SEXTA-FEIRA, 28 MAIO 1999 cultura
X Cantigas
do Maio começam hoje no Seixal
O festival da revolução
Com os prodígios dos violinos dos
JPP e da "trikitixa" de Kepa Junkera, o festival Cantigas do Maio
arranca hoje na Fábrica Mundet, no Seixal. No ano da celebração em conjunto do
seu 10º aniversário e do 25º da revolução de Abril. Um programa de luxo onde
vão estar presentes alguns dos revolucionários da "world music" atual.
Depois do
concerto inaugural, ontem no Fórum Cultural, com as polifonias vocais dos
Camponeses de Pias e dos Tavagna, da Córsega, o Festival Cantigas do Maio
prossegue esta noite, às 22h, nas antigas instalações da Fábrica Mundet, no
Seixal, com os JPP da Finlândia, e os portugueses Brigada Victor Jara. Comandados
por Arto Järvelä, guru da nova folk finlandesa, e Timo Alakotila, também
pianista de jazz e conceituado compositor e arranjador, os JPP (Järvelän Pikku
Pelimannit, os "Pequenos músicos folk de Järvelä") constituem um dos
melhores exemplos da música que, nos últimos anos, tem sido produzida sob a
égide da Academia Sibelius, em Helsínquia, famosa pela sua escola violinística.
Os JPP representam o apogeu desta
arte que recria de forma admirável as polskas tradicionais com um rigor e
virtuosismo instrumental próprios da formação clássica dos seus elementos,
juntamente com uma indisfarçável tendência para liberdades formais que devem
tanto ao jazz como ao rock. Os JPP contam nas suas fileiras com quatro violinistas
(além de Järvelä, o seu sobrinho Mauno Järvelä, Matti Mäkela e Tommi Pyykönen),
Timo Alakotila, no órgão de pedais, e Timo Myllykangas, no contrabaixo. Entre
outras obras de audição obrigatória deste grupo que lidera o movimento de
renovação da folk finlandesa apontem-se "Pirun Polska",
"Kaustinen Rhapsody" e o novo "String Tease", com a
colaboração dos suecos Väsen, presentes na edição do ano passado do Cantigas do
Maio, o mesmo acontecendo com Arto Järvelä e Timo Alakotila que atuaram como
acompanhantes da sua compatriota e virtuosa do acordeão, Maria Kalaniemi.

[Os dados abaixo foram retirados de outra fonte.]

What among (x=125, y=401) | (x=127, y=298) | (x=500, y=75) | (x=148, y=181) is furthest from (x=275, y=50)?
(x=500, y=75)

Mergulhando fundo as raízes na
ruralidade e nas recolhas de Giacometti, a Brigada Victor Jara apresentará a
sua particular fusão de sonoridades tradicionais de várias regiões de Portugal,
num concerto que deverá ter por base o seu último álbum, "Danças e
Folias" (já com quatro anitos em cima...) com a dinâmica adicional que
decerto lhe imprimirá a voz de Minela, que tem acompanhado o grupo nas suas
últimas atuações.
O que é a “txalaparta”?
No sábado, a tenda montada nas
antigas instalações da Fábrica Mundet receberá o grupo do acordeonista basco
Kepa Junkera e o combo dos ciganos romenos Fanfare Ciocarlia.
Junkera é um prodigioso executante
da trikitixa (acordeão diatónico, em basco). Como Valentin Clastrier (e dois
dos seus discípulos mais iluminados, Nigel Eaton e Gilles Chabenat), na
sanfona, ou Carlos Nuñez e Xosé Manuel Budiño, na gaita-de-foles, Junkera
inclui-se na classe dos revolucionários, dos eternamente insatisfeitos para
quem os respetivos instrumentos não têm limites. Rodeado de estrelas da cena
folk internacional, como acontece no seu álbum mais recente, "Bilbao
00:00h", ou ao vivo, como na espantosa amostra apresentada há um par de
meses no auditório da FNAC em Lisboa, Kepa é um espetáculo que vale tanto pelo
virtuosismo como pela ousadia dos seus arranjos para o reportório tradicional
basco. Muita atenção aos dois – como manda a praxe – executantes da txalaparta.
Quem não sabe do que se trata ficará de boca aberta quando a madeira se fizer
ouvir...
Também como manda a praxe nisto dos
festivais de música folk, a noite terminará em festa. Com a fanfarra e a
alegria contagiante de um grupo de ciganos provenientes da Roménia, os Fanfare
Ciocarlia, a despertar-nos da agonia dos Balcãs, numa roda de tubas, trompas,
clarinetes e bombos.
Além dos concertos, o festival
propõe uma série de atividades paralelas que vão do teatro de rua a exposições
de pintura e artesanato. Como é que se consegue reunir um cartaz com a
qualidade destas Cantigas do Maio (lembremos que no próximo fim-de-semana
haverá concertos dos La Bottine Souriante, Milladoiro, Yungchen Lhamo e Susana
Baca)? Com a capacidade organizativa da Associação José Afonso e um orçamento
de 29.500 contos repartido pela Câmara Municipal do Seixal (10 mil de subsídio
direto mais 12.500 em pagamento de faturas), a Região de Turismo da Costa Azul
(4000 contos) e o Ministério da Cultura (2500 contos). Orçamento que, segundo a
organização, tem crescido todos os anos "um bocadinho". Cerca de 10
por cento, correspondente a um aumento da mesma ordem dos 'cachets' dos
artistas: "Estamos sempre a ampliar a iniciativa."